Integrative Literacies

Integrative Literacies describe the integration, connection, and linkage through serious inquiry and collaborative learning of six core areas of literacy: science, computation or digital, mathematics, communication, technical, and aesthetic. It is in the intersection and synthesis of these literacies that students develop the core knowledge, flexibility of thought, and responsiveness to contribute to the evolving needs of society and the world. In isolation these literacies are insufficient; rather, they function best and most meaningfully when integrated successfully and perceptively in context.

Scientific Literacy

Scientific literacy refers to describing, explaining, and predicting natural phenomena.

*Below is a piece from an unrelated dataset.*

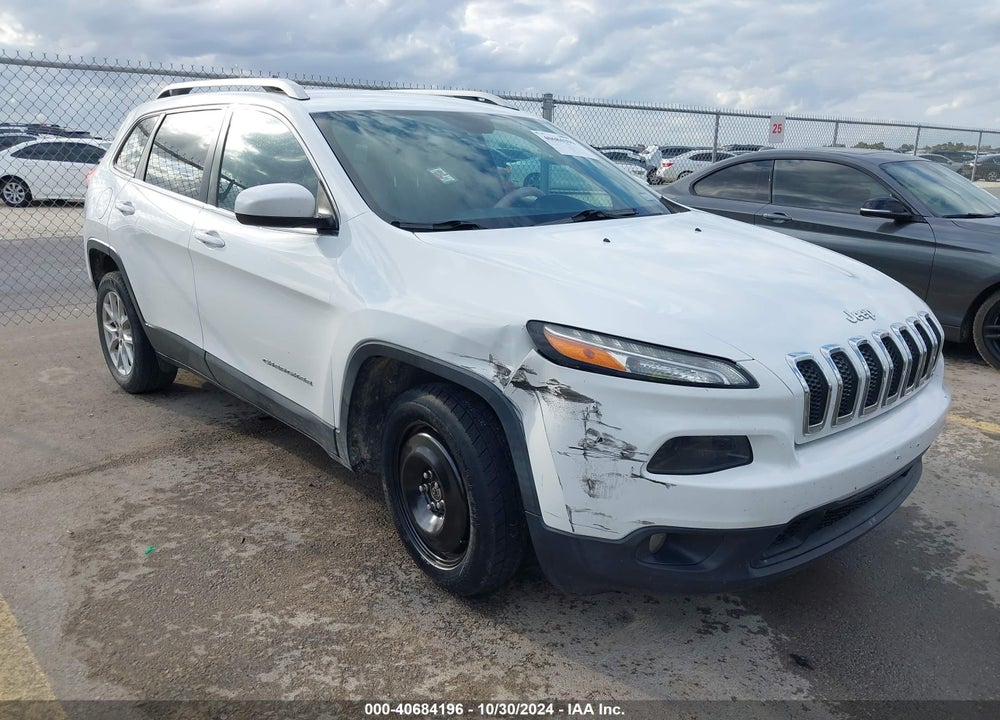 2015 JEEP CHEROKEE LATITUDE VIN: 1C4PJLCB9FW656021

Students learn to critically engage articles about science in discipline‐based and popular media and enter into conversation about the soundness of their conclusions. Scientific literacy requires familiarity with scientific modes of inquiry and an understanding of their applications when addressing questions of science and technology. It refers to a person’s ability to identify scientific issues underlying national and local decisions and to express positions that are scientifically and technologically informed. A literate citizen should be able to evaluate the quality of scientific information and scientific claims on the basis of the sources and methods used to generate them. Scientific literacy also refers to the capacity to pose and evaluate arguments based on evidence and to apply conclusions from such arguments appropriately.

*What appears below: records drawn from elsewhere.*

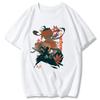 Genshin Impact T Shirt Hu Tao Xiao Kaedehara Kazuha Printing T-shirt Unisex Harajuku Vintage T Shirts Tops Men Short Sleeve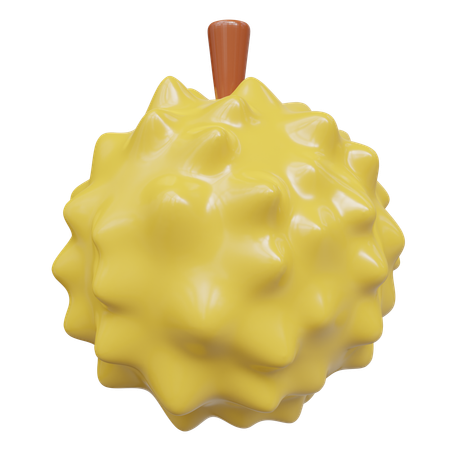 Durian  3D Icon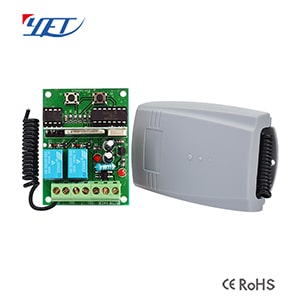 universal 2 channel receiver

Computational or Digital Literacy

Computational or digital literacy is the ability to understand the fundamental underpinnings of and appropriate uses of digital devices and media as vehicles of understanding and vehicles for learning, working, communicating, and collaborating. It includes the ability to actively engage and interpret digital media, reproduce data and images through digital manipulation, evaluate and apply new knowledge gained from digital environments, and make educated judgments about the information and environments we find online. Digital literacy requiresunderstanding and critical evaluation of the special challenges posed by the complexity of digital sources and environments.

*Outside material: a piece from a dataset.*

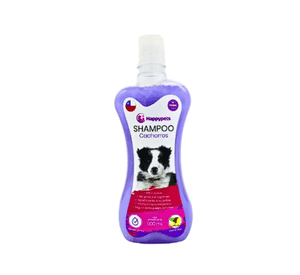 Shampoo Para Perros Cachorros Hipoalergénico 500ml Happypets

Mathematical Literacy or Numeracy

Mathematical literacy or numeracy is the ability to reason rigorously and quantitatively with numbers and other mathematical concepts, not only in the field of mathematics but also in other fields. To be numerically literate, a person has to be capable of understanding and applying mathematical systems of representation and reasoning. Numeracy involves developing confidence and competence with numbers, measures, and the theories that support them. It requires an understanding of numbering systems, a repertoire of mathematical techniques, and an ability to solve quantitative or spatial problems in a range of contexts. Numeracy also demands an understanding of the ways in which data are produced, gathered by counting and measuring, and presented in graphs, diagrams, charts, and tables. The integration of mathematical knowledge with problem‐solving and communication skills is required to function successfully within our technological world.

Communication Literacy

Communication literacy is, broadly stated, the mastery of language in expressive (spoken and written) and receptive (listening and reading) forms that enables an individual to understand, interpret, and use language successfully for a variety of purposes. More specifically, it is the ability to transmit a message that conveys meaning to an intended audience. Communication may be verbal or non‐verbal in the symbolic and dynamic exchange of information. Knowledge of American Sign Language (ASL) and foreign languages also foster an enhanced capacity to understand and successfully engage in the full richness of human communication, and enable people to function more successfully in the global workplace.

Technical Literacy

Technical literacy refers to people’s knowledge of different technologies, their capability to use the technology appropriately and effectively to accomplish various tasks, and their understanding that technologies are socially shaped as well as socially shaping. A technologically‐literate person can think critically about technological issues and decisions about the uses of technology in context. Technological literacy can be further defined by three interrelated attributes of the technologically literate: knowledge of technology, its application, and its impact; the ways one thinks and acts regarding technology; and the capability to use different and appropriate technologies.

Aesthetic Literacy

Aesthetic literacy refers to the ability to understand and critically engage creative messages in their informational, aesthetic, cultural and social dimensions. An aesthetically‐literate individual can engage and communicate successfully in a variety of creative forms and appreciate different traditions and practices such as visual, oral, auditory, and written communication. Aesthetically‐literate individuals have the ability to create, amend, and reproduce images, sound, and/or physical objects.